En el Concilio de Roma de 382, el papa Dámaso I expidió el conocido como «Decreto de Dámaso» que contenía la lista de los libros canónicos del antiguo testamento (46 en concreto) y del nuevo testamento (27 en este caso). Y le encargó a Jerónimo, su secretario, que utilizara este canon y escribiera una nueva traducción de la Biblia que incluyera un Antiguo Testamento que contuviese los 46 libros y el Nuevo Testamento con sus 27 libros, a fin de acabar con las diferencias que había con las distintas versiones de la Biblia que circulaba en Occidente, la llamada Vetus Latina (latina vieja, en latín y que eran textos bíblicos en Latín de distintas fuentes, que fueron traducidos a partir del siglo II, desde la lengua griega).

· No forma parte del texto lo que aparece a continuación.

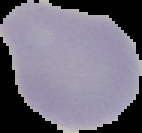
From a thin blood smear. Result: no malaria parasites detected. The area outside the segmented cell region is set to black. Image is 142×133 pixels.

La gran dificultad y donde había una gran divergencia era en el antiguo testamento, del que como fuente existían dos versiones, por un lado los libros judíos en hebreo o arameo denominados Tanaj o Biblia hebrea; y por otro lado la Septuaginta o biblia griega recopilación de traducciones de los libros de la biblia hebrea escritos y traducidos al griego Koiné. Para realizar esta labor, a la que dedicaría prácticamente el resto de su vida, tendría que traducir bien del hebreo o del griego al latín. Para el segundo caso estaba de sobra capacitado con su amplia formación clásica, pero no así para el hebreo del que tenía solo rudimentarios conocimientos.
Bien sea por la muerte del papa Dámaso, su protector, ocurrida en el 385; o por sentirse incomprendido y hasta calumniado y difamado por el resto del clero Romano (recuérdese las maledicencias en ambos sentidos vertidas contra él referidas con anterioridad); o bien porque deseaba pulir su hebreo para la tarea ingente a la que dedicaría su vida; el caso es que el año que el papa murió abandonó Roma para no volver nunca más a ella y marchó a Belén, en Palestina.

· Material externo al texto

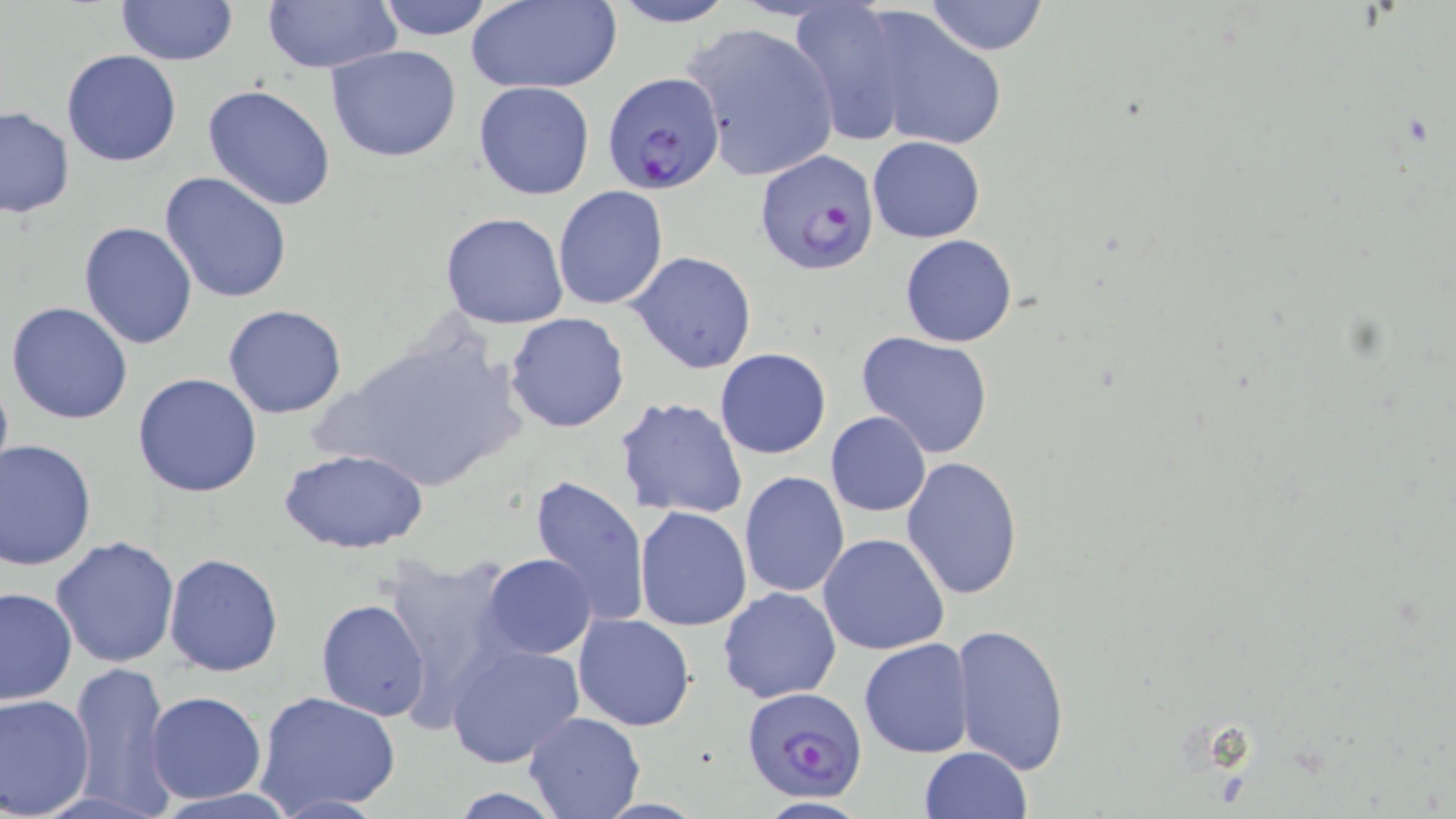

{
  "slide_level_diagnosis": "Plasmodium falciparum",
  "uninfected_red_blood_cell_locations": "approximate bounding boxes as named x1/y1/x2/y2 corners in pixels: (x1=116, y1=0, x2=237, y2=65), (x1=261, y1=0, x2=401, y2=72), (x1=373, y1=0, x2=495, y2=41), (x1=605, y1=0, x2=737, y2=28), (x1=465, y1=1, x2=620, y2=93), (x1=924, y1=1, x2=1048, y2=55), (x1=787, y1=3, x2=920, y2=142), (x1=858, y1=9, x2=1014, y2=153), (x1=680, y1=20, x2=843, y2=184), (x1=324, y1=45, x2=464, y2=164), (x1=62, y1=49, x2=182, y2=167), (x1=473, y1=81, x2=596, y2=200), (x1=203, y1=84, x2=337, y2=211), (x1=0, y1=106, x2=75, y2=218), (x1=867, y1=136, x2=985, y2=243), (x1=159, y1=171, x2=293, y2=305), (x1=553, y1=186, x2=670, y2=310), (x1=440, y1=211, x2=571, y2=329), (x1=78, y1=222, x2=199, y2=350), (x1=900, y1=234, x2=1017, y2=347), (x1=627, y1=251, x2=759, y2=376), (x1=5, y1=301, x2=134, y2=425), (x1=223, y1=304, x2=348, y2=418), (x1=503, y1=312, x2=630, y2=433), (x1=856, y1=331, x2=994, y2=459), (x1=715, y1=348, x2=831, y2=459), (x1=0, y1=368, x2=13, y2=491), (x1=133, y1=372, x2=261, y2=498), (x1=615, y1=396, x2=748, y2=521), (x1=825, y1=411, x2=930, y2=517), (x1=0, y1=439, x2=99, y2=571), (x1=279, y1=448, x2=429, y2=555), (x1=900, y1=456, x2=1023, y2=599), (x1=739, y1=471, x2=850, y2=597), (x1=528, y1=476, x2=648, y2=631), (x1=635, y1=505, x2=752, y2=632), (x1=817, y1=533, x2=949, y2=657), (x1=50, y1=535, x2=182, y2=669), (x1=163, y1=554, x2=282, y2=676), (x1=481, y1=554, x2=597, y2=659), (x1=378, y1=555, x2=518, y2=712), (x1=0, y1=586, x2=78, y2=706), (x1=718, y1=586, x2=842, y2=704), (x1=316, y1=598, x2=432, y2=721), (x1=572, y1=612, x2=696, y2=731), (x1=953, y1=623, x2=1070, y2=773), (x1=859, y1=638, x2=976, y2=757), (x1=445, y1=642, x2=585, y2=769), (x1=70, y1=659, x2=174, y2=817), (x1=146, y1=691, x2=266, y2=804), (x1=255, y1=691, x2=402, y2=815), (x1=0, y1=692, x2=96, y2=816), (x1=522, y1=711, x2=646, y2=819), (x1=918, y1=746, x2=1032, y2=818), (x1=751, y1=797, x2=873, y2=819)",
  "magnification": "1000x",
  "image_size": "1456×819 pixels",
  "field_of_view": "single",
  "modality": "light microscopy",
  "preparation": "thin blood film",
  "plasmodium_falciparum_infected_red_blood_cell_locations": "approximate bounding boxes as named x1/y1/x2/y2 corners in pixels: (x1=602, y1=72, x2=725, y2=195), (x1=754, y1=149, x2=878, y2=275), (x1=742, y1=687, x2=868, y2=803)",
  "stain": "May-Grünwald-Giemsa"
}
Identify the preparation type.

Allí sería ordenado sacerdote cuando tenía 40 años. Allí le seguirían varias de las ricas matronas antaño fiesteras y vanidosas que él con su prédica convertía en piadosas mujeres penitentes y dedicadas a la oración; como sería el caso de Santa Paula y Santa Eustoquio. Allí, con el dinero de las matronas romanas, fundó junto con Santa Paula un convento para hombres y tres para mujeres, además de una casa para atender peregrinos, que serían el primordio de la Orden de San Jerónimo. Allí vivió sus últimos 35 años en una gruta junto a la Cueva del Nacimiento de Belén.
Lo que sí es sabido es que en Belén profundizó sus conocimientos de hebreo, siguiendo cursos que le impartió el rabino Bar Anima y acudiendo a la biblioteca de la ciudad Cesarea Palestina o Cesarea Maritima, donde acceder a versiones del antiguo testamento tanto en hebreo como en griego. En el 405, 23 años después de recibir el encargo papal, por fin terminó su traducción de la biblia en latín desde los originales hebreos y griegos que se conservaban. Parece ser que siguiendo la técnica que Orígenes de Alejandría expuso en su famosa obra exegética la Hexapla casi dos siglos antes.
Al mismo tiempo que traducía y escribía la Vulgata, escribió múltiples textos exegéticos y teológicos de diversa índole. Participo en variopintas discusiones y disquisiciones teologales de su tiempo. No menos abundante fue toda su producción epistolar. Y junto a Santa Paula viajó a Egipto, a Alejandría y en varias ocasiones por Palestina.